- [TASK PROMPT]
Retype the part of the OpenVPN Access Server guide word for word, starting at "One of the downsides" and ending at "be reasonably priced.".

- [QUOTED TEXT]
Using OpenVPN Access Server to Access AWS VPCs

If you use AWS for anything non-trivial, you are likely using VPCs and keeping some non-public subnets for resources you don't want to be accessible to the open Internet.

Usually when this is done, a bastion host is set up on a VPC public subnet and accessed via SSH to reach those internal instances or resources, through secondary SSH connections or SSH tunnels. That is a good and simple solution that will work well for a simple environment with few internal services and few users that need to access it.

However, I would like to explore an alternative: using OpenVPN Access Server to create a client-to-site VPN connection to the VPC. This approach is really easy to implement and has some pretty interesting benefits:

  • Easy set up of two-factor authentication with Google Authenticator or similar TOTP solutions. This is something you could also achieve with the bastion host as well using some PAM magic if you really want to, by the way.

  • Use of different IP address ranges to users of different groups, which allows different Security Group inbound rules on assets for internal resources based on who the authenticated VPN users are.

  • A web interface for your users that simplifies the task of downloading the VPN client with the proper connection profile, which is far more manageable for users that are not of a strong technical background.

  • Commercial support from the team at OpenVPN.

One of the downsides is that this solution will require you to buy licenses for the OpenVPN Access Server if you plan to have more than two client connections at a time. But I find them to be reasonably priced.

For the record, this was documented based on OpenVPN Access Server 2.1.4 and is meant as a rough but coherent guide to the external references I used to get this working. Hopefully it will save someone some time.

OpenVPN Access Server Instance

First, go to the AWS Marketplace and find the BYOL AMI for OpenVPN Access Server. Then, follow their Quick Start Guide to perform the initial configuration.

- [RAW DATA]

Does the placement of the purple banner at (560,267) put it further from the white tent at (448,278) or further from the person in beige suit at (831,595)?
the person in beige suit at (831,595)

- [TASK RESULT]
One of the downsides is that this solution will require you to buy licenses for the OpenVPN Access Server if you plan to have more than two client connections at a time. But I find them to be reasonably priced.